Danisco of Palo Alto, Calif., has received US Patent No. 8,124,399, "Enhanced protein expression in Bacillus." The patent relates to Gram-positive microorganisms, in particular Bacillus species having enhanced expression of a protein of interest, where chromosomal genes have been inactivated, and preferably where one or more chromosomal genes have been deleted from the Bacillus chromosome. The patent also provides a means for the use of microarrays to screen and identify beneficial mutations.


BioArray Solutions of Warren, NJ, now part of Immucor, has received US Patent No. 8,124,402, "Encoded beads having oligonucleotides attached in arrays on a patterned surface." A method is claimed for the manipulation of colloidal particles and biomolecules at the interface between an insulating electrode such as silicon oxide and an electrolyte solution. The light-controlled electrokinetic assembly of particles near surfaces relies on the combination of three functional elements: the AC electric field-induced assembly of planar aggregates; the patterning of the electrolyte/silicon oxide/silicon interface to exert spatial control over the assembly process; and the real-time control of the assembly process via external illumination. According to the patent, the claimed device supports interactive control over the creation and placement of planar arrays of several types of particles and biomolecules and the manipulation of array shape and size. It also enables sample preparation and handling for diagnostic assays and biochemical analysis in an array format, and the functional integration of these operations. In addition, the patent provides a procedure for the creation of material surfaces with desired properties and for the fabrication of surface-mounted optical components.


Honeywell International of Morristown, NJ, has received US Patent No. 8,124,944, "Microarray reader based on evanescent wave detection and method of reading a microarray." The described reader consists of a light source; beam-shaping elements positioned near the light source; a moving stage supporting the elements; an optical substrate supporting an immobilized microarray; a reaction chamber, in contact with the optical substrate and encapsulating a buffer solution; a heating and cooling component in contact with the reaction chamber; a synchronization circuit; an optical filter; and an imaging sensor, positioned near the optical filter.

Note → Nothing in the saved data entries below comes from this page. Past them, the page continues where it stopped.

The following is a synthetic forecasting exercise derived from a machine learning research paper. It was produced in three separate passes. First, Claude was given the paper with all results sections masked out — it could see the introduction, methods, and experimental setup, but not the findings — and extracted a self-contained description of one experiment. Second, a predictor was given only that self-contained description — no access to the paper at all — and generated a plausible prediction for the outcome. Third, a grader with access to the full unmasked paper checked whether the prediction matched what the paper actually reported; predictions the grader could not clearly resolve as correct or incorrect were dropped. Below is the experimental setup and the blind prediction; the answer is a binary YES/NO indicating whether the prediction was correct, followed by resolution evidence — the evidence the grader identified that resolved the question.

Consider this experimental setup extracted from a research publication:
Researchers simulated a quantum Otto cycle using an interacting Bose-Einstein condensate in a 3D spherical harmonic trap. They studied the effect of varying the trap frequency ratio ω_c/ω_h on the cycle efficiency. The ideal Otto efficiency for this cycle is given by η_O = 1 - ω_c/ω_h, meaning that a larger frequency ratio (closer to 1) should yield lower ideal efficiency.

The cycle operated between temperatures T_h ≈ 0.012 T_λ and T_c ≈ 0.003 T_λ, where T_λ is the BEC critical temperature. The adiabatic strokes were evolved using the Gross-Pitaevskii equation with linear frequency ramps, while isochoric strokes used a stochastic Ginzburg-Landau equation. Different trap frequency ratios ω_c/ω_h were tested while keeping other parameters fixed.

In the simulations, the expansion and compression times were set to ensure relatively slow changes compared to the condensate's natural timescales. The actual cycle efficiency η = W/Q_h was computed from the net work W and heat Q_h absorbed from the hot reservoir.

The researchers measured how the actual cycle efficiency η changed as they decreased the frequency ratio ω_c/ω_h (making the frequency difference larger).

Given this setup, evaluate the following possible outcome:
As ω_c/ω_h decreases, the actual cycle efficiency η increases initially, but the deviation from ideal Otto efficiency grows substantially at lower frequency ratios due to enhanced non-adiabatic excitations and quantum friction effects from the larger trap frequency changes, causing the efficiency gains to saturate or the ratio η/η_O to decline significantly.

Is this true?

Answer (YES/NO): NO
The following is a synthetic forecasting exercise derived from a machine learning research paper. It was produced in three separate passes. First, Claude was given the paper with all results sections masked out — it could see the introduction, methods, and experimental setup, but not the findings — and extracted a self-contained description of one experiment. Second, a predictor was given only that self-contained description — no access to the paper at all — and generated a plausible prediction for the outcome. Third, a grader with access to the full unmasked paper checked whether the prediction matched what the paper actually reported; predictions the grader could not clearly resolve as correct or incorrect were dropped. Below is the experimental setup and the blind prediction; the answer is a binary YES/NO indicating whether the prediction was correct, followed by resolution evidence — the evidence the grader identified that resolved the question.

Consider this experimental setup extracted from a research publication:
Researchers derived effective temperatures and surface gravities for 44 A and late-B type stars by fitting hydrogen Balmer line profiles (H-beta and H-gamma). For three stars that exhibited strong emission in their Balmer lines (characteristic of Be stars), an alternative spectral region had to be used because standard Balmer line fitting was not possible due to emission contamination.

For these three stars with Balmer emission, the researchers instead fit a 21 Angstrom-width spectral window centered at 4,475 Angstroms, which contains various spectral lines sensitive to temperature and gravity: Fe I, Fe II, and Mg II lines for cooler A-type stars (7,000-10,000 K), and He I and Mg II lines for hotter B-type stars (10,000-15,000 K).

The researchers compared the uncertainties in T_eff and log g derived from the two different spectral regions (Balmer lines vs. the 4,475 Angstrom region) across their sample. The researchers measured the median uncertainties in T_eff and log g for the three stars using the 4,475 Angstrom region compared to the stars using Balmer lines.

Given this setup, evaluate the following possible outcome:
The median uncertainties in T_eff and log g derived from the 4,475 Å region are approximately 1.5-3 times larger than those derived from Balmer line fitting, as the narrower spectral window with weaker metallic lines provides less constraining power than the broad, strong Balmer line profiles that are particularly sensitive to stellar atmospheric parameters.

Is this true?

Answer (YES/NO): NO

Simon Fraser University of Burnaby, Canada, has received US Patent No. 8,124,032, "Microfluidic device and method of using same." The device consists of fluid channels, fluid ports, and a V-shaped particle retention structure. According to the patent, the fluid channel is generally opposite the particle retention structure, fluid ports are located between the fluid channel and the particle retention structure, and the particle retention structure has sloped side walls. The device can be used to monitor, observe, measure, or record a biological parameter of a particle, to separate a single particle from a group of particles, to culture a cell, to treat a particle, and to move a particle back and forth in the device.